Seeing numbers means a trip to the seaside; a recent visit to Stevenston revealed a large group. We had gone there hoping to see this old pipeline decorated with Sandwich Terns but it was taken by Cormorants this time.

The only confusion species for the Cormorant is the Shag, but there’s no point looking for a Shag in the Toon (well not this kind, ho ho) because they have not colonised inland. I have pored over these recent Stevenston images and believe that they are a mixture of adult and immature Cormorants. The immature birds of both species are paler than the adults and have quite a bit of white around the head, but the adult Shags have no white on the face. This group I saw on Mull seems to be made up entirely of Shags – none of the (darker) adult birds have any white at all and their foreheads rise more steeply from the bill than do those of Cormorants.

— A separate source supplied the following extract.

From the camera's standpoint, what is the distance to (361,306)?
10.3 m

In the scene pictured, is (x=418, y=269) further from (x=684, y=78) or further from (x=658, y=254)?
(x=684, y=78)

The Avon Roach Project has restored the Roach to the river through an innovative DIY breeding programme, as reported in The Torygraph in 2018, with large specimens being caught again. Being a huge fan of make-do-and-mend myself, I am so impressed that the project managed to set up an effective fish breeding programme using bits of old keepnets. I don’t know how the Cormorant issue was resolved in this corner of Hampshire. The Project’s last posting on the birds can be found here.

I am now tangled in a thicket of ideas about naturalness, invasiveness and wildness, and about biodiversity versus monoculture, and the balance between management and laissez faire, which arises from the change in Cormorant habits. It may be some time before I can emerge.